» PROBLEM TO SOLVE: Return each line of the records below that contains the string "left". Case counts.
★ ★ ★ ★
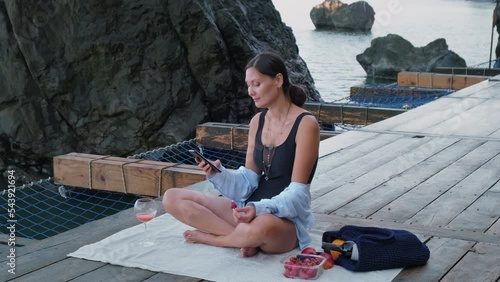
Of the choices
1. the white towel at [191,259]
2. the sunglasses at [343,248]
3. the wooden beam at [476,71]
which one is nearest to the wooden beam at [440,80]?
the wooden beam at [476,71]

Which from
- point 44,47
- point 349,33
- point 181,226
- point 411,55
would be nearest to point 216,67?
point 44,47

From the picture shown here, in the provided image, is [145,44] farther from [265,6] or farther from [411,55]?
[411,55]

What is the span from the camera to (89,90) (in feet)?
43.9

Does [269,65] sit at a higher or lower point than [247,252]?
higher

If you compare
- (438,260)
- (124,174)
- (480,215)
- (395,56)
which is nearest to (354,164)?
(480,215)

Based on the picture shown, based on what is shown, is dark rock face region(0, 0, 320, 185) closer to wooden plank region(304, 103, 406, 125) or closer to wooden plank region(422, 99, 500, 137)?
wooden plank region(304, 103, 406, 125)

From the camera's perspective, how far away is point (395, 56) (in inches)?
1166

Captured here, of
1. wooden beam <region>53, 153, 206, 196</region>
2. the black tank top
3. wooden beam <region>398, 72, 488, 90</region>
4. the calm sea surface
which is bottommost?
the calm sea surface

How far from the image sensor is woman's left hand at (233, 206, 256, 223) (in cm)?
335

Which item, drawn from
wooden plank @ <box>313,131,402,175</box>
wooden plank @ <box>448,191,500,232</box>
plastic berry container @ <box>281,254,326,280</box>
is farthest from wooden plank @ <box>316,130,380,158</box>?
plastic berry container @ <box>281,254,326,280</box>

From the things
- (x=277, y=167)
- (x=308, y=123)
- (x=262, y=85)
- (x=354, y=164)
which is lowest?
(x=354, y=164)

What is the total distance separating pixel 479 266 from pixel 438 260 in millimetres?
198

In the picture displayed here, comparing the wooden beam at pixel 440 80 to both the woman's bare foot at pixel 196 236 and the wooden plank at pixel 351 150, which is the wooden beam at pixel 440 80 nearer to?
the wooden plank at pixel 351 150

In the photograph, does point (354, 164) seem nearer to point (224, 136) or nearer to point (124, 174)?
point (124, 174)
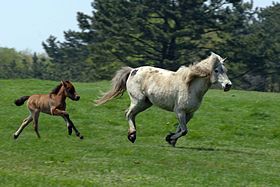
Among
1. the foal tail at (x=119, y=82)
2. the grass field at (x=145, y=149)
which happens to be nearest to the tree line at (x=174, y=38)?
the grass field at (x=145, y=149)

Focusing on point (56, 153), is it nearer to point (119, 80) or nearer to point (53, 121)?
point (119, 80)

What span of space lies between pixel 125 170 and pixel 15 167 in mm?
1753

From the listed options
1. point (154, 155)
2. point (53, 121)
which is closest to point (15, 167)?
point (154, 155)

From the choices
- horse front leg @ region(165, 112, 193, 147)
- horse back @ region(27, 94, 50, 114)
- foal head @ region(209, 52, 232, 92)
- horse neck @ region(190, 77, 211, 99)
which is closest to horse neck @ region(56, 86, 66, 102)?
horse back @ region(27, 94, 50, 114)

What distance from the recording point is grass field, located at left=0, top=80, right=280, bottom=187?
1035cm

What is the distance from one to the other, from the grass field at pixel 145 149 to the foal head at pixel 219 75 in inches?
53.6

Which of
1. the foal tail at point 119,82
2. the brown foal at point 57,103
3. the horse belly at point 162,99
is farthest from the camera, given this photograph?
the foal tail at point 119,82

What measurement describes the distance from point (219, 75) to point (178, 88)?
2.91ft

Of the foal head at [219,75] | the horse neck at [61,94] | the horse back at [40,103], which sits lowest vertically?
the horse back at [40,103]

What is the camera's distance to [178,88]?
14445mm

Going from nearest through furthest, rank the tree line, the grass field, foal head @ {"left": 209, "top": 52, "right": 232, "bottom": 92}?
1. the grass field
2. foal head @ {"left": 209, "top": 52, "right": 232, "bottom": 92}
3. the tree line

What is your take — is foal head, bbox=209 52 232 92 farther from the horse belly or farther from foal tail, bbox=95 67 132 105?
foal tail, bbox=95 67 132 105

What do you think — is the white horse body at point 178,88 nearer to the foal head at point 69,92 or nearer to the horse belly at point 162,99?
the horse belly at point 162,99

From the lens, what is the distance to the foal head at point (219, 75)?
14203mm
★ ★ ★ ★
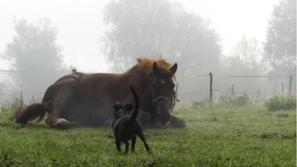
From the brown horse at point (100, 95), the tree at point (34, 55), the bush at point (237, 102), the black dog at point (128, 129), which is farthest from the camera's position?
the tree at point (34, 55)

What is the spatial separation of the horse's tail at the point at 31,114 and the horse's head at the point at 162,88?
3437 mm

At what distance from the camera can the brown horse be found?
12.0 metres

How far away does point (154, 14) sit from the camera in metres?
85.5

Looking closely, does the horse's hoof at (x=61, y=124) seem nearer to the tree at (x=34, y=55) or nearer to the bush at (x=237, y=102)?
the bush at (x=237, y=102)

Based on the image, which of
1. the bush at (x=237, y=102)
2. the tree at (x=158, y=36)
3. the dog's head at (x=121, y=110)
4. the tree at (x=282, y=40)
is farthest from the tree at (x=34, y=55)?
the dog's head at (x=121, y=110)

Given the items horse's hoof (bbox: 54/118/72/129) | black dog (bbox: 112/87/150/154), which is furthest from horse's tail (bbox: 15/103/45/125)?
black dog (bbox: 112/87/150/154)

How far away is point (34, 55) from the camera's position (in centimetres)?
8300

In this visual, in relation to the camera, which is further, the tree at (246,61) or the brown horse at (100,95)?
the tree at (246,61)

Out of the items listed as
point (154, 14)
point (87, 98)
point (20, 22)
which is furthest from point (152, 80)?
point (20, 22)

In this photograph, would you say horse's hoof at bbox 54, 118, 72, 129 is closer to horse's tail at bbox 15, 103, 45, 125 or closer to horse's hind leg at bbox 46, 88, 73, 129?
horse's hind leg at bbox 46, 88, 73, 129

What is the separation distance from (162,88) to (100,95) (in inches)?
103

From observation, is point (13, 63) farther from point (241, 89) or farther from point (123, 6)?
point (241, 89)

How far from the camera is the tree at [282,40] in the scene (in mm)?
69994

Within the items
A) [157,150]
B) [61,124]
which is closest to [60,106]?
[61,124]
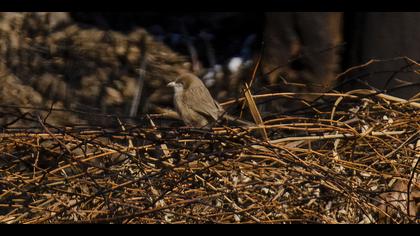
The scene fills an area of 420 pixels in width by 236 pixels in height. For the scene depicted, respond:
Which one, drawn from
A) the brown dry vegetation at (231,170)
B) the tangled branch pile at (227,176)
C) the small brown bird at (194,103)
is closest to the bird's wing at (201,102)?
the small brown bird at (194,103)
★ ★ ★ ★
» TASK ANSWER:
How far from the image sensor is woman's left hand at (233, 206, 256, 223) (in cm)?
What distance from the recording point is grass field, located at left=0, top=80, right=280, bottom=187?
Going from nearest through furthest, rank the tree line, the grass field, foal head @ {"left": 209, "top": 52, "right": 232, "bottom": 92}?
2. foal head @ {"left": 209, "top": 52, "right": 232, "bottom": 92}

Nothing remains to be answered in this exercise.